▶ [Required work]:
Pick out each line with the word "site" from the material that follows.

▶ [The data]:
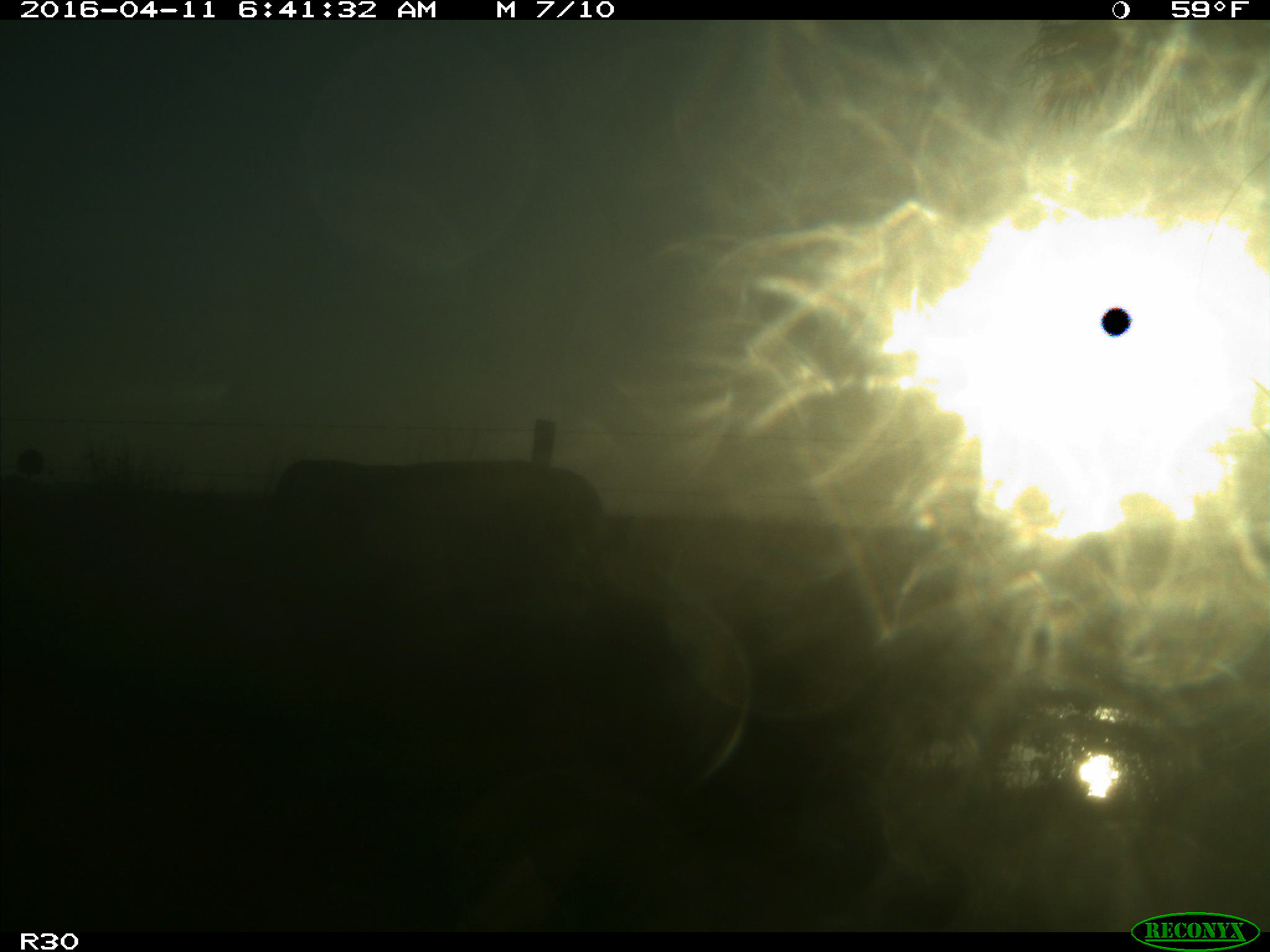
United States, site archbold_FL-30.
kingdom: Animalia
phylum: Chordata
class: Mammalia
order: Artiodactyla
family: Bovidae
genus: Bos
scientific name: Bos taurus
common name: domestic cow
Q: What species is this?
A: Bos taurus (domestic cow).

--

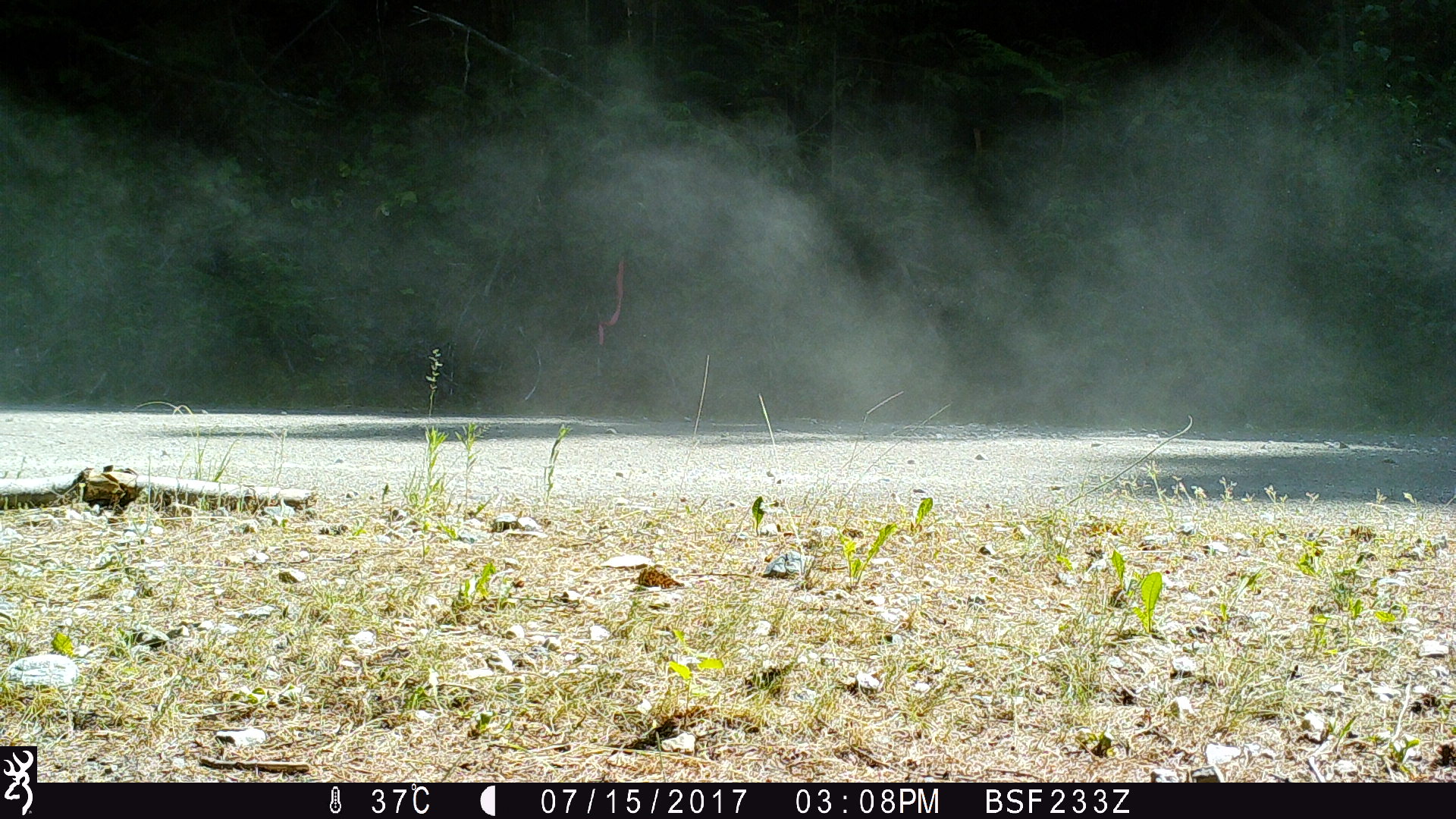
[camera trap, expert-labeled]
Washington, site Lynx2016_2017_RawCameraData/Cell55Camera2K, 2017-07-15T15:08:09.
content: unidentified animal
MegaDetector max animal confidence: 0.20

...

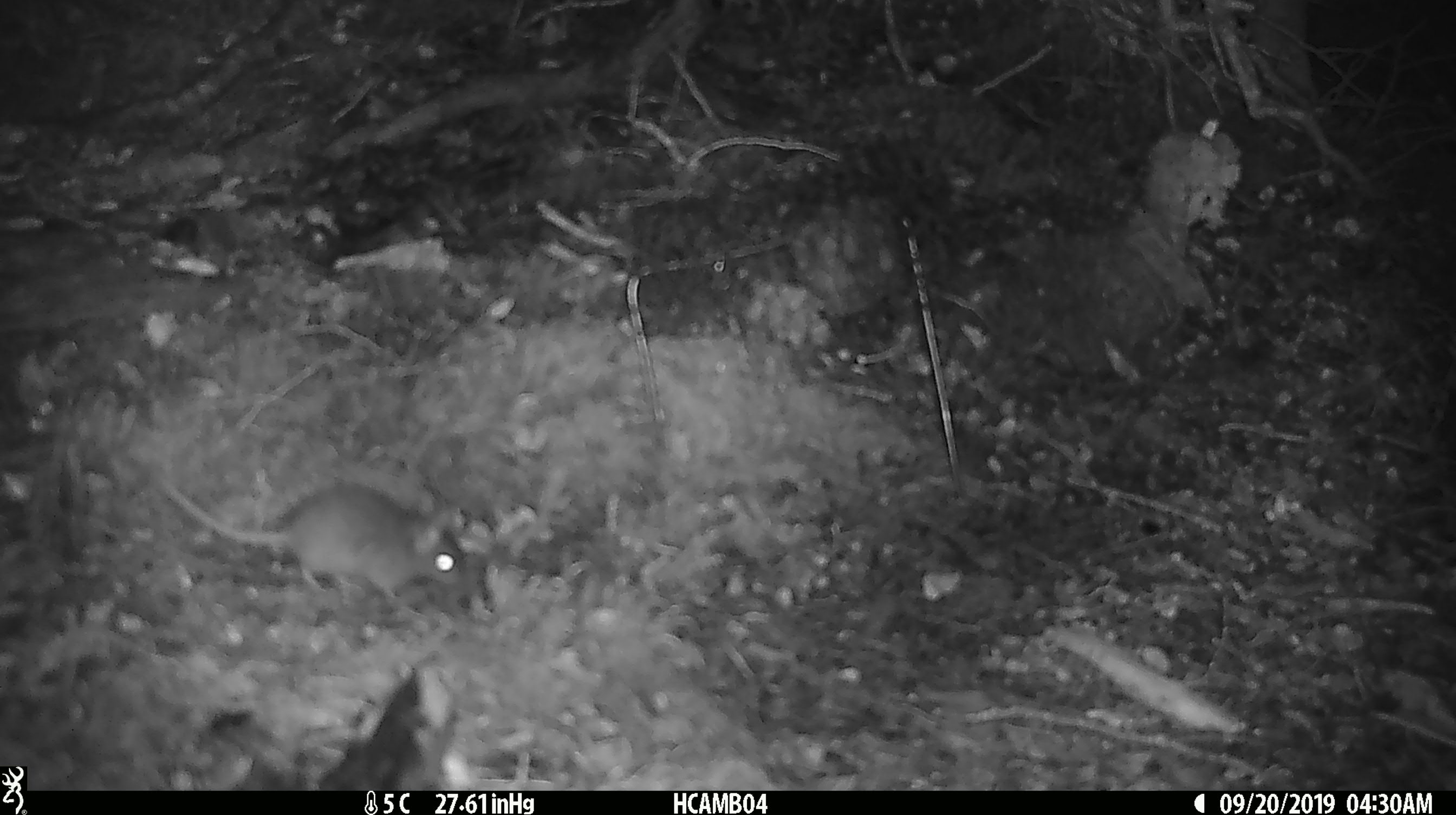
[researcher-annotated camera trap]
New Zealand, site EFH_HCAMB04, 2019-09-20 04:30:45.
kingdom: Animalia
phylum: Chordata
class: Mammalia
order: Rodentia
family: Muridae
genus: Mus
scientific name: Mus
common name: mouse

▶ [Exercise answer]:
United States, site archbold_FL-30.
Washington, site Lynx2016_2017_RawCameraData/Cell55Camera2K, 2017-07-15T15:08:09.
New Zealand, site EFH_HCAMB04, 2019-09-20 04:30:45.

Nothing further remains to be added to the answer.